§ **Study text**
As James also points out, no one ever held up the release or deployment of a product because there was more testing to be done. Products are delayed because of a present concern that there might be more development work to be done. Testing can stop as soon as product owners believe that they have sufficient information to accept the risk of shipping. If that’s so, the question for the testers “When are you going to be done testing?” translates to in a question for the product owner: “When am I going to believe that I have sufficient technical information to inform a risk-based business decision?” At that point, the product owner should—appropriately—be skeptical about anyone else’s determination that they are “done” testing.

Now, for a program manager, the “when do I have sufficient information” question might sound hard to answer. It is hard to answer. When I was a program manager for a commercial software company, it was impossible for me to answer before the information had been marshalled. Look at the variables involved in answering the question well: technical information, technical risk, test coverage, the quality of our models, the quality of our oracles, business information, business risk, the notion of sufficiency, decisiveness…

Most of those variables must be accumulated and weighed and decided in the head of a single person—and that person isn’t the tester. That person is the product owner. The evaluation of those variables and the decision to ship are all in play from one moment to the next. The final state of the contributing variables and the final decision on when to ship are in the future.

Asking the tester “When are you going to be done testing?” is like asking the eyes, “When are you going to be done seeing?” Eyes will continue to scan the surroundings, providing information in parallel with the other senses, until the brain decides upon a course of action. In a similar way, testers continue to test, generating information in parallel with the other members of the project community, until the product owner decides to ship the product.

Neither the tester alone nor the eyes alone can answer the “when are you going to be done” question usefully; they’re not in charge. Until it makes a decision, the brain (optionally) takes in more data which the eyes and the other sense organs, by default, continue to supply. Those of us who have ogled the dessert table, or who have gone out on disastrous dates, know the consequences of letting our eyes make decisions for us. Moreover, if there is a problem, it’s not likely the eyes that will make the problem go away.

Some people believe that they can estimate when testing will be done by breaking down testing into measurable units, like test cases or test steps. To me, that’s like proposing “vision cases” or “vision steps”, which leads to our next question:

Can we estimate the duration of a “testing project” by counting “test cases” or “test steps”?

Recently I attended a conference presentation in which the speaker presented a method for estimating when testing would be completed. Essentially, it was a formula: break testing down into test cases, break test cases down into test steps, observe and time some test steps, average them out (or something) to find out how long a test step takes, and then multiply that time by the number of test steps. Voila! an estimate.

§ **Listed records**
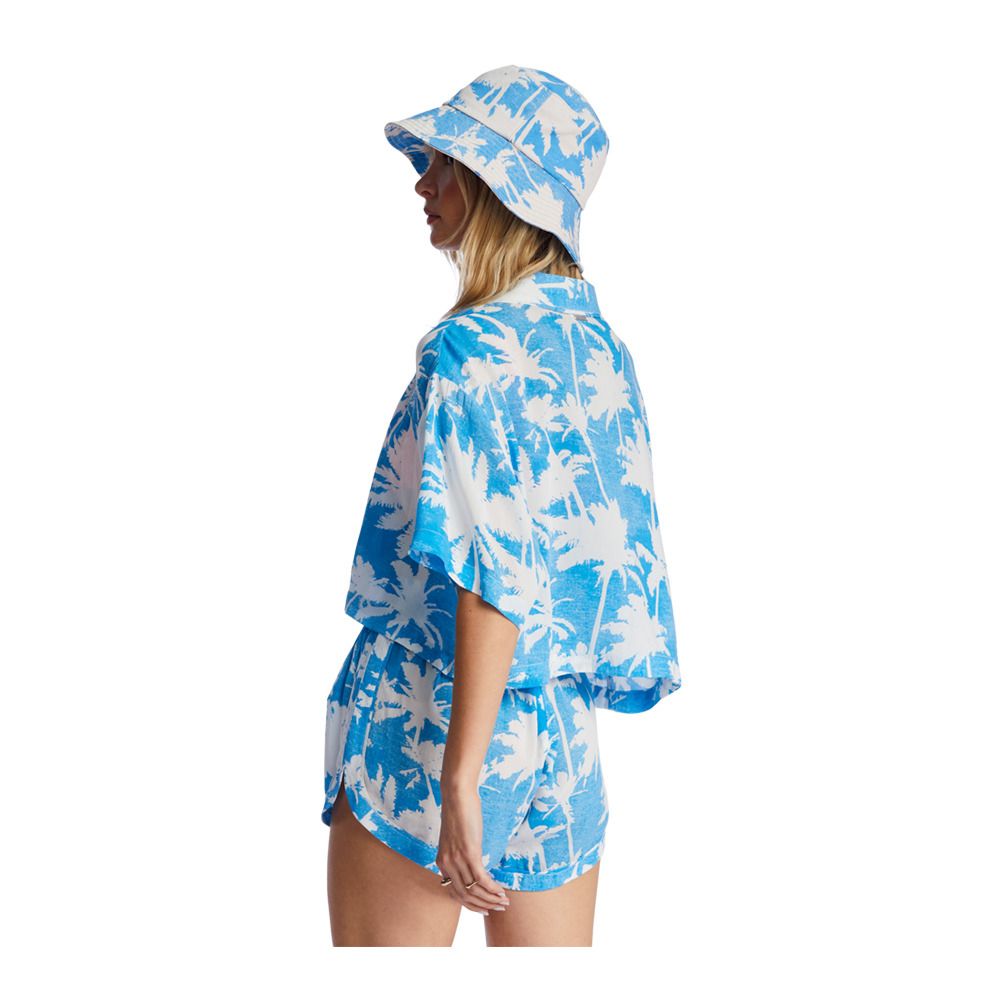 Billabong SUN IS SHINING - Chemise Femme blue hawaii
...
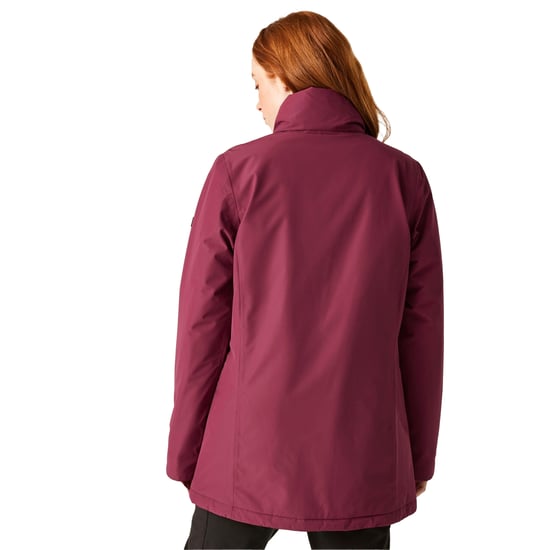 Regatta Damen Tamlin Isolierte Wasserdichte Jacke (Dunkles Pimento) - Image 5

§ **Work task 1**
Decide whether each statement below agrees with the passage on testing above: (a) products are delayed because there is more testing left to do; (b) the product owner is the person who weighs the variables and decides when to ship; (c) the author once worked as a program manager for a commercial software company. Answer yes or no for each, and quote the deciding words of the passage.
§ **Work task 2**
Copy word for word everything in the passage on testing from "Can we estimate" down to "Voila! an estimate.".

§ **Your solution 1**
(a) No: "no one ever held up the release or deployment of a product because there was more testing to be done."
(b) Yes: "That person is the product owner."
(c) Yes: "When I was a program manager for a commercial software company"

§ **Your solution 2**
Can we estimate the duration of a “testing project” by counting “test cases” or “test steps”?

Recently I attended a conference presentation in which the speaker presented a method for estimating when testing would be completed. Essentially, it was a formula: break testing down into test cases, break test cases down into test steps, observe and time some test steps, average them out (or something) to find out how long a test step takes, and then multiply that time by the number of test steps. Voila! an estimate.